Условие задачи:
Выпишите без изменений из текста о происхождении капитализма отрывок от «Интересно, что эта» до «его к вещи.» включительно.

Капитализм и феноменология духа
Романтики XIX века подняли тему: пассионарность и капитализм, в рамках которой вызревало все более доказательное обвинение капитализму как системе, убивающей и стихийную импульсивность - игру жизни - и импульсивность духа, устремленного ввысь, к горним вершинам. Романтическая, связанная с культом стихийной дионисийской телесности, и христианская критики капитализма синкретично переплетались. Но их объединяла какая-то общая интуиция, связанная с восприятием капитализма как вторичного грехопадения человечества (первое касалось утраченного "первобытного рая", или "золотого детства").
Интересно, что эта интуиция находилась в прямом конфликте с господствующей интуицией предшествующего просвещения, связывающей капитализм с "естественным состоянием", а буржуазного приобретателя - с "естественным человеком".
Итак, одна из главных антиномий европейской культуры связана с вопросом о происхождении капитализма. Апологеты - от буржуазных идеологов XVIII века до современных либералов "чикагского образца - доказывают естественность капитализма, контрастирующую с "искусственностью" и "репрессивностью" любых других формаций и культур. Критики - от ностальгических романтиков начала XIX века до революционеров ХХ-го,напротив, доказывают искусственно-отчуждающий, патологический характер капитализма, лишающий человека его исконных прав и прерогатив и приравнивающий его к вещи.
Либеральная версия о "естественности" частнособственнического инстинкта (первым словом ребенка должно было бы быть не "мама", а "мое") обвиняет мораль и культуру в лицемерии и приписывает им репрессивный характер. Они якобы заставляют человека прятать его естественный индивидуальный эгоизм и пребывать в роли лицемера, демонстрирующего внутренне несвойственные человеку альтруизм и жертвенность. Более того, они заставляют человека гасить свою инициативу, ибо предполагается, что коллективной инициативы не бывает, коллективизм предполагает пассивность и обезличивание. Поэтому последовательные либералы требуют от культуры и морали того же самого, что либерализм обычно требует от государства: невмешательства в экономическую жизнь, которую надлежит целиком предоставить "естественному отбору".
Получается, что капиталистическое общество представляет собой возврат в естественное, то есть инстинктивное, состояние. Во-первых, речь идет о ничем не стесненном инстинкте личной наживы, а во-вторых - о ничем не стесненном естественном отборе дарвиновского образца.
Противоположную версию происхождения капитализма излагают его критики. Парадигму критического анализа, связанную с тезисом искусственности капитализма, можно назвать парадигмой М. Фуко. Основатель постструктурализма доказывал, что в основе капиталистического общества лежали два весьма сомнительных или даже скандальных института: работный дом - прообраз ГУЛАГа и народный госпиталь - прообраз большевистских "психушек".

Представленные данные:

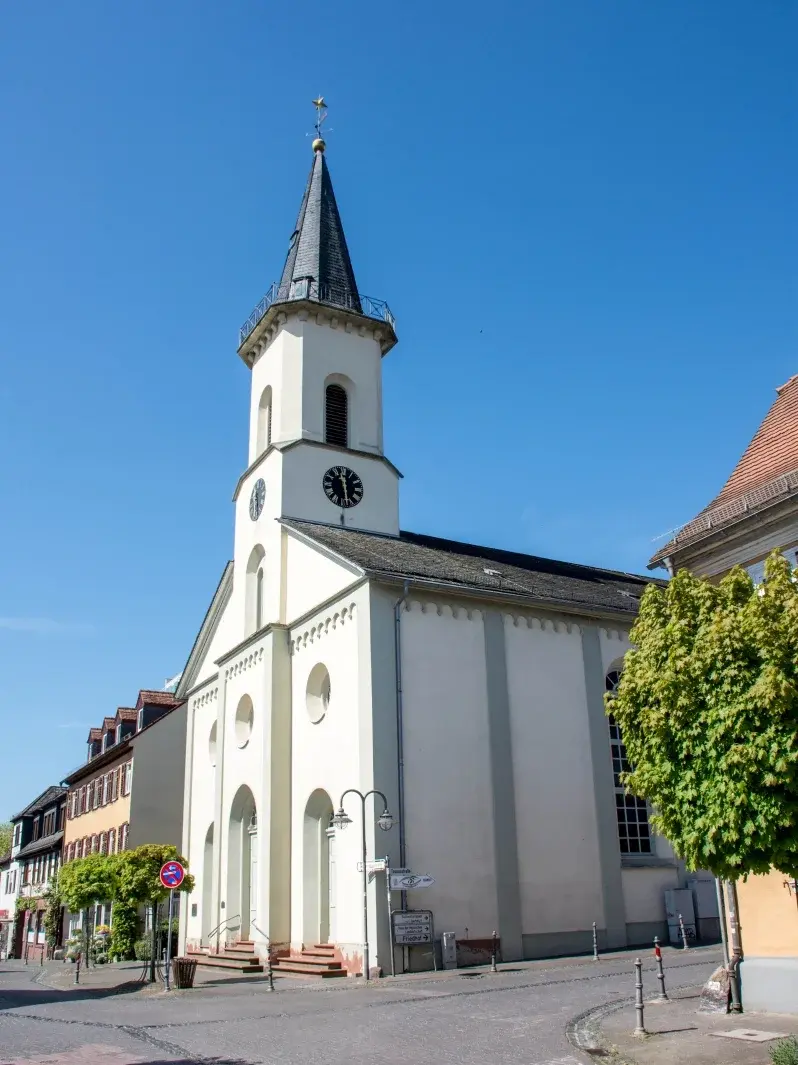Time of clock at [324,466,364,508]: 11:28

Решение задачи:
Интересно, что эта интуиция находилась в прямом конфликте с господствующей интуицией предшествующего просвещения, связывающей капитализм с "естественным состоянием", а буржуазного приобретателя - с "естественным человеком".
Итак, одна из главных антиномий европейской культуры связана с вопросом о происхождении капитализма. Апологеты - от буржуазных идеологов XVIII века до современных либералов "чикагского образца - доказывают естественность капитализма, контрастирующую с "искусственностью" и "репрессивностью" любых других формаций и культур. Критики - от ностальгических романтиков начала XIX века до революционеров ХХ-го,напротив, доказывают искусственно-отчуждающий, патологический характер капитализма, лишающий человека его исконных прав и прерогатив и приравнивающий его к вещи.